Velocity Optimization

for
Software Value Streams
In recent years, there has been an explosion of interest in measurement driven process improvement in software development. This is largely driven by the DevOps movement and the work of the DORA team, highlighting how data can be used to separate high performing teams from the rest and showing the impact that the practices these teams use, have on the outcomes for the businesses they support.

At Exathink, we view DevOps practices as a part of an overall Value Delivery Optimization program. Specifically, the focus of DevOps is Software Delivery Optimization: reducing the time and effort required to take code increments from development environments to production. While it is a necessary part of optimizing value delivery, it is not sufficient.

Velocity Optimization focuses on end to end delivery of value increments of varying granularity, ranging from stores and bug fixes to epics, releases and product increments.
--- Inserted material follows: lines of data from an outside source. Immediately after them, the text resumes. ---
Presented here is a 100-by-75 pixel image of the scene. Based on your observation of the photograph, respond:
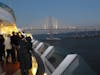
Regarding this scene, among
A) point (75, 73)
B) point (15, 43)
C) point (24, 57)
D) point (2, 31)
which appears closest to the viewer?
point (75, 73)

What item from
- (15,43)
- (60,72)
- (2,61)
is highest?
(60,72)

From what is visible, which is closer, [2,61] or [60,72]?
[60,72]

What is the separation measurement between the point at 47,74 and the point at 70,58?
5.41 ft

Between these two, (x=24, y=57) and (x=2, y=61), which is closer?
(x=24, y=57)

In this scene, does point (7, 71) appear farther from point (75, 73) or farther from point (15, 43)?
point (75, 73)

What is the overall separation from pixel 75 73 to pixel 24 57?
13.8 feet

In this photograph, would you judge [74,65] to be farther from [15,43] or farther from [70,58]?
[15,43]

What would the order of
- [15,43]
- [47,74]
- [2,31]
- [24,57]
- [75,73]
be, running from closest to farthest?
[75,73], [47,74], [24,57], [15,43], [2,31]

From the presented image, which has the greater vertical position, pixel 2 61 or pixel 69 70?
pixel 69 70

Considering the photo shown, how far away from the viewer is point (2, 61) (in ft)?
41.6

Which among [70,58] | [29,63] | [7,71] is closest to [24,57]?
[29,63]

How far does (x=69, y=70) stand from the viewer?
3564mm

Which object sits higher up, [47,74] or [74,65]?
[74,65]

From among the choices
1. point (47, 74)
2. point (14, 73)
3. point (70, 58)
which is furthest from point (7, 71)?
point (70, 58)
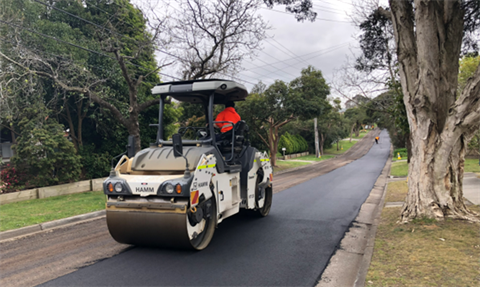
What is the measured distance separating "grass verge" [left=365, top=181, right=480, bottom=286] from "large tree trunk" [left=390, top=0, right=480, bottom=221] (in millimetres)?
492

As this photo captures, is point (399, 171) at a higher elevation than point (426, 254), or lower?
lower

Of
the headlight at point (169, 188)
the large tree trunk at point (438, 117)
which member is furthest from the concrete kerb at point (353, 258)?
the headlight at point (169, 188)

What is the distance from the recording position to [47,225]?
763cm

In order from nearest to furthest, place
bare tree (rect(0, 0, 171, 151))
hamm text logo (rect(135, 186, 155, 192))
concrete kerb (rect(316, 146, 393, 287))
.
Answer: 1. concrete kerb (rect(316, 146, 393, 287))
2. hamm text logo (rect(135, 186, 155, 192))
3. bare tree (rect(0, 0, 171, 151))

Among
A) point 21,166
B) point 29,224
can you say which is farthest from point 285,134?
point 29,224

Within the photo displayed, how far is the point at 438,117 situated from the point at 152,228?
5888 millimetres

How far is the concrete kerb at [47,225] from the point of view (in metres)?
6.87

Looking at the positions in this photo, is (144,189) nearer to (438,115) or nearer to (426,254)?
(426,254)

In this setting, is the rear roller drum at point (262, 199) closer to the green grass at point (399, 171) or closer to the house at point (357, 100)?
the house at point (357, 100)

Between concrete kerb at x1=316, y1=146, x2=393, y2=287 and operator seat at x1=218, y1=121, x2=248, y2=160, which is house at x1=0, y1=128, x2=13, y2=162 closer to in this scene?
operator seat at x1=218, y1=121, x2=248, y2=160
In our research and work with clients, we have found that the time to take value increments from design through coding, delivery and deployment is often 10-100 times larger compared to the cumulative time required to produce and deploy their corresponding code increments.

This is because there is significant latency in every phase of value creation and delivery: time when work is waiting around without making progress due to multitasking, capacity constraints, context switches, handoffs and collaboration delays  between people.  
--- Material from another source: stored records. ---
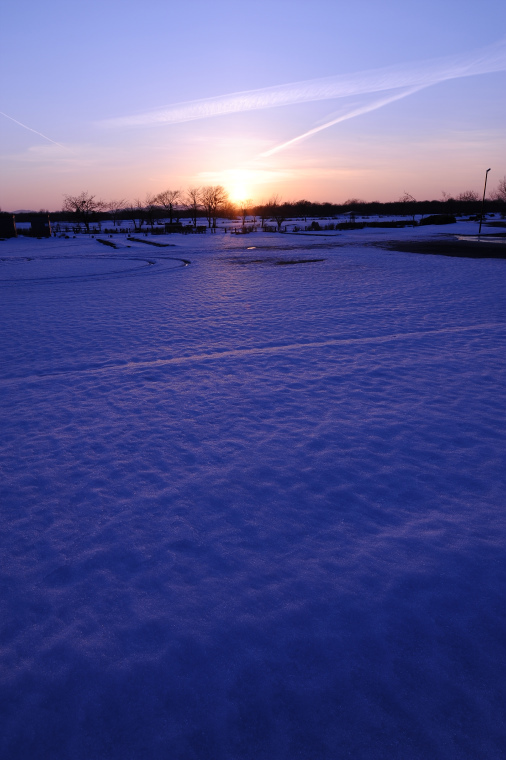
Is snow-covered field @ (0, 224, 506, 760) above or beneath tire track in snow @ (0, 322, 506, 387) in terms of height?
beneath

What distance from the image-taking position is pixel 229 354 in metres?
8.18

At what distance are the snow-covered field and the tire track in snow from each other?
0.08m

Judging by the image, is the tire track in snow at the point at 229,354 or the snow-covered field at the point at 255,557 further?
the tire track in snow at the point at 229,354

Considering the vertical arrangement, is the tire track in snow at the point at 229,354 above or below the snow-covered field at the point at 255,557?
above

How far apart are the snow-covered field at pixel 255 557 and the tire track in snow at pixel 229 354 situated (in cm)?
8

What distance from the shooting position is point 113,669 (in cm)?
247

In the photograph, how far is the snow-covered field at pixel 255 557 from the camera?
2227mm

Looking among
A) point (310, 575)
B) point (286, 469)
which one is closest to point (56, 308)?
point (286, 469)

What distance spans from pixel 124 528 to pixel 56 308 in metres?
11.0

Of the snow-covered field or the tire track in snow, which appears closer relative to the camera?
the snow-covered field

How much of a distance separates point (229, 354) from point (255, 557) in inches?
207

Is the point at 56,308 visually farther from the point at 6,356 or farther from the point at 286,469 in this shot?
the point at 286,469

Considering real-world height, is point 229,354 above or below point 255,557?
above

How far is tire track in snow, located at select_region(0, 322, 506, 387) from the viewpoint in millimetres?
7262
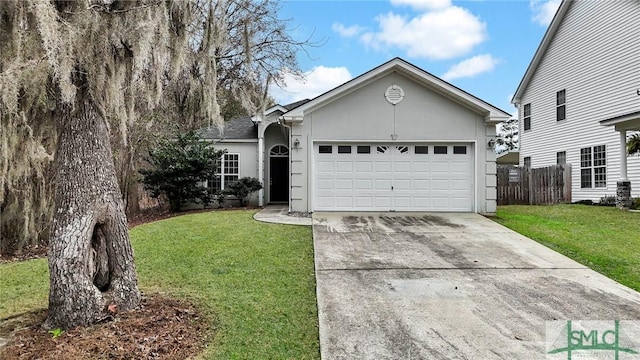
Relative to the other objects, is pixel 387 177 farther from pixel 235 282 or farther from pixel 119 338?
pixel 119 338

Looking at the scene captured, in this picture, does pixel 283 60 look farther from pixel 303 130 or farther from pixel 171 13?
pixel 171 13

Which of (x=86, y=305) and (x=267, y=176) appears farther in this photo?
(x=267, y=176)

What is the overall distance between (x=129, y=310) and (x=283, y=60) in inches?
702

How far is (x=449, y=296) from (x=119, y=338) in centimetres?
380

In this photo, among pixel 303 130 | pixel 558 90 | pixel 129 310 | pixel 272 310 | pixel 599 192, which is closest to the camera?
pixel 129 310

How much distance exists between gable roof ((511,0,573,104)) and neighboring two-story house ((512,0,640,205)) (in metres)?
0.04

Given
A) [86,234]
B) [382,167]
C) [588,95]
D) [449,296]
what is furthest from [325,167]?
[588,95]

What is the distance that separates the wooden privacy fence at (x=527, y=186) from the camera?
589 inches

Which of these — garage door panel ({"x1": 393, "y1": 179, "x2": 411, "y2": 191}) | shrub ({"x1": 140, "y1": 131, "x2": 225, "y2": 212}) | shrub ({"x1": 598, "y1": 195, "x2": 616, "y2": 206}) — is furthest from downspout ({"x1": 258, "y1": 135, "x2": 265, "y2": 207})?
shrub ({"x1": 598, "y1": 195, "x2": 616, "y2": 206})

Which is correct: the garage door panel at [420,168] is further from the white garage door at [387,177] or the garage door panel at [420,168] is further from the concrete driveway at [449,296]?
the concrete driveway at [449,296]

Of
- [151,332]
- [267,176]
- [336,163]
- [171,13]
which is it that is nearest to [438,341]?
[151,332]

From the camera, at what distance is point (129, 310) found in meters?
4.09

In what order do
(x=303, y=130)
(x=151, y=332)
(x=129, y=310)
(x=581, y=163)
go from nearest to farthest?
(x=151, y=332) < (x=129, y=310) < (x=303, y=130) < (x=581, y=163)

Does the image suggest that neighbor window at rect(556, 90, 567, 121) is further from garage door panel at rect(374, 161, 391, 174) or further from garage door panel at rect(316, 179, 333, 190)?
garage door panel at rect(316, 179, 333, 190)
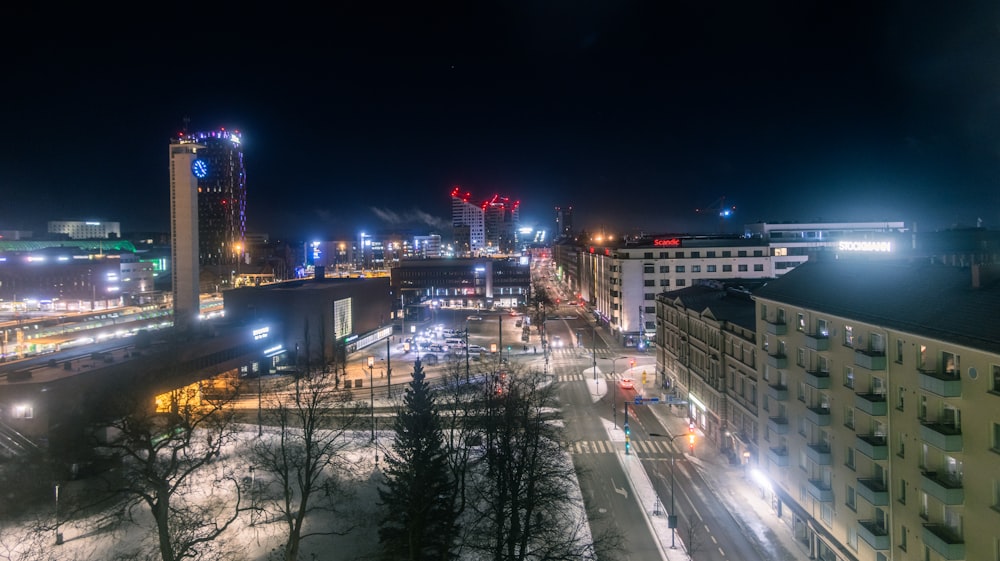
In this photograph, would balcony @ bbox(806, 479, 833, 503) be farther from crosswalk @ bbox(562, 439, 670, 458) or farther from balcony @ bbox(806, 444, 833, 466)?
crosswalk @ bbox(562, 439, 670, 458)

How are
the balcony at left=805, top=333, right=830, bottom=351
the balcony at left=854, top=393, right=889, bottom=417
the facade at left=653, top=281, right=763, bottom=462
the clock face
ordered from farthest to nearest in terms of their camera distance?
1. the clock face
2. the facade at left=653, top=281, right=763, bottom=462
3. the balcony at left=805, top=333, right=830, bottom=351
4. the balcony at left=854, top=393, right=889, bottom=417

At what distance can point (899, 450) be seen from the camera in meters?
16.4

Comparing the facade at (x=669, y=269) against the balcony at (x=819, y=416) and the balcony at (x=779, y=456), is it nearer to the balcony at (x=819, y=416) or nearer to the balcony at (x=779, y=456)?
the balcony at (x=779, y=456)

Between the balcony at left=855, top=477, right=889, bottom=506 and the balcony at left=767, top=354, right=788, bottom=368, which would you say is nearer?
the balcony at left=855, top=477, right=889, bottom=506

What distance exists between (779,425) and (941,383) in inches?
396

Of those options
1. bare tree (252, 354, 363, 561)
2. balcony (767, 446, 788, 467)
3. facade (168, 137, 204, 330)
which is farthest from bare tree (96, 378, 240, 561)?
facade (168, 137, 204, 330)

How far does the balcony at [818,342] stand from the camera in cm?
2031

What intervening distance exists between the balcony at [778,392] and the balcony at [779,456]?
2159 millimetres

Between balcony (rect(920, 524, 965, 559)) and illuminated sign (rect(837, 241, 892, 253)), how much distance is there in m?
44.4

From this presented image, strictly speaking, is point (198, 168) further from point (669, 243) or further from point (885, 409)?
point (885, 409)

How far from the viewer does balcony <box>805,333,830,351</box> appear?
20312 mm

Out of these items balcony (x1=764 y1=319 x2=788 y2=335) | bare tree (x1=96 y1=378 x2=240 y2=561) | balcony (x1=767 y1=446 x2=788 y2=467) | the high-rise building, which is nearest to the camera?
bare tree (x1=96 y1=378 x2=240 y2=561)

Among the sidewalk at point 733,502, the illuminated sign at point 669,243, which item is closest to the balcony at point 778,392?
the sidewalk at point 733,502

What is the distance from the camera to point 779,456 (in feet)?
76.5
To reduce overall time to value and manage engineering capacity more effectively, we need to manage  latency during the design, coding and testing phases of value delivery, in addition to adopting DevOps best practices for producing and deploying code increments.
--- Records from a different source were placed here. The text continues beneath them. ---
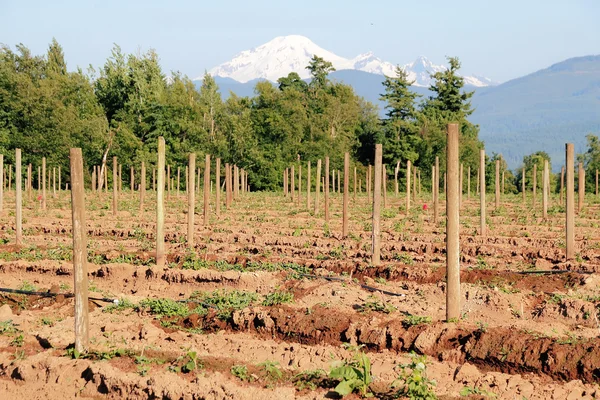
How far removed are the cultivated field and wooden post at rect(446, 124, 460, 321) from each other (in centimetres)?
25

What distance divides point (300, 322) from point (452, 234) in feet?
6.38

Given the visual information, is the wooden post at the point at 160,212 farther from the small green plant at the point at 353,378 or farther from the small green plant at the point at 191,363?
the small green plant at the point at 353,378

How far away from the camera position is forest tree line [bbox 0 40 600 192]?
5012cm

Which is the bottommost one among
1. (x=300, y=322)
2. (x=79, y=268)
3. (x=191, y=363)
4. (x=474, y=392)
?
(x=474, y=392)

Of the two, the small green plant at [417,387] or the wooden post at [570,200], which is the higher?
the wooden post at [570,200]

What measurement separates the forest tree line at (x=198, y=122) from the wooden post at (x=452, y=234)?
41.1 m

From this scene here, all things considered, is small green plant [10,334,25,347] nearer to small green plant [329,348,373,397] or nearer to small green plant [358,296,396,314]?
small green plant [329,348,373,397]

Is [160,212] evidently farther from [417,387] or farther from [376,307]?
[417,387]

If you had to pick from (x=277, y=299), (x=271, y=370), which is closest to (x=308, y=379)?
(x=271, y=370)

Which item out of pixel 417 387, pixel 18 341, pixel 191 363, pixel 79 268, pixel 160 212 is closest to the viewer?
pixel 417 387

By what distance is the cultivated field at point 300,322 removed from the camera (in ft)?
24.3

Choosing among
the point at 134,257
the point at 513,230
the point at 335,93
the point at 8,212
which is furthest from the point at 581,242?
the point at 335,93

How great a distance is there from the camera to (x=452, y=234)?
862 cm

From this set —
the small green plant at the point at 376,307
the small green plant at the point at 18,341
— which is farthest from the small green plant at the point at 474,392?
the small green plant at the point at 18,341
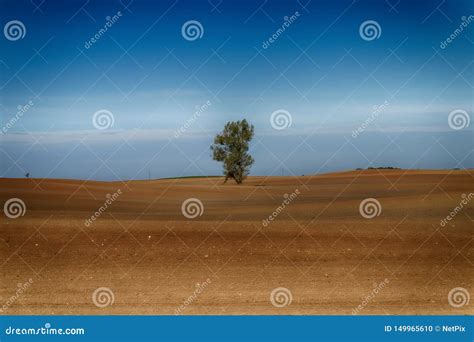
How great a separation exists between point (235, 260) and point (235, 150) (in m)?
11.8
In fact, in most cases, there are greater efficiencies to be gained from reducing end to end latency in a value stream, and the practices needed here, like reducing work in progress, reducing batch size of changes, frequent code integration, shift-left testing, minimizing multi-tasking etc. are precisely the building blocks for adopting downstream DevOps practices successfully, 

The key innovations that we bring to the table with  Ergonometrics® and Polaris are a set of techniques and tools for teams to systematically adopt these practices and use real time measurements and feedback loops to quantify their impact on both latency and value delivery.

It turns out that when we do this effectively, it improves outcomes along several key dimensions that positively impact the customer, the company and the team.


How it Works

A faster feedback loop
The conventional model of Plan-Do-Inspect-Adapt in Lean software development is based on inspection of completed work and retrospective analysis of work that was finished in the past.

Continuous Measurement with Polaris allows you to add a tighter inner Inspect-Adapt loop for work in progress during plan execution to let a team review key measurements and react to changes faster as they are working.

The Three Pillars of Velocity Optimization

Pillar 1:  Velocity Analysis
Velocity Analysis, which is based on completed work, uses granular measurements to assess overall delivery performance across a value stream over longer periods, balancing product development flow, and continually aligning engineering capacity to maximize customer value, and quality.

Powered by real time measurements from Polaris, our analytical tools are built bottom up from very granular real time data, and we provide forensic tools to drill down from every high level data point in a trend report through a series of levels of detail, all the way down to an individual commit or card update.
We not only tell you how your team is doing, but give you the tools to understand why.
Pillar 2: Flow Planning
Flow Planning, which is done with a mix of work that is planned, in progress and has completed, gives the product owner forward visibility into what adjustments might need to be made to scope and timing using accurate real time data on the current flow of work.

The main processes in this analysis are efficient backlog management using real time execution data, being able to assess the cost of work in progress and completed work to be able to make proactive decisions on scope using accurate cost/value tradeoffs in real time using data.
Pillar 3: Wip Inspection
Wip Inspection makes all delays and costs of work currently in progress visible in real-time. This is the biggest new innovation in our approach, since work in progress is largely invisible in software development today.

This allows the team on the ground to recognize high effort or high latency work that is at risk quickly, and escalate or adjust the product plan as needed consistent with policies including cycle time limits and effort budgets that are also innovations we are introducing in Ergonometrics™.

By closing the feedback loop with real-time data, Wip Inspection allows teams to detect delays during execution early and react faster.
All three modes of planning and analysis, done on an ongoing basis using rolling time windows, creates an active real-time feedback loop to connect and continuously improve the planning, design, development and testing of  products.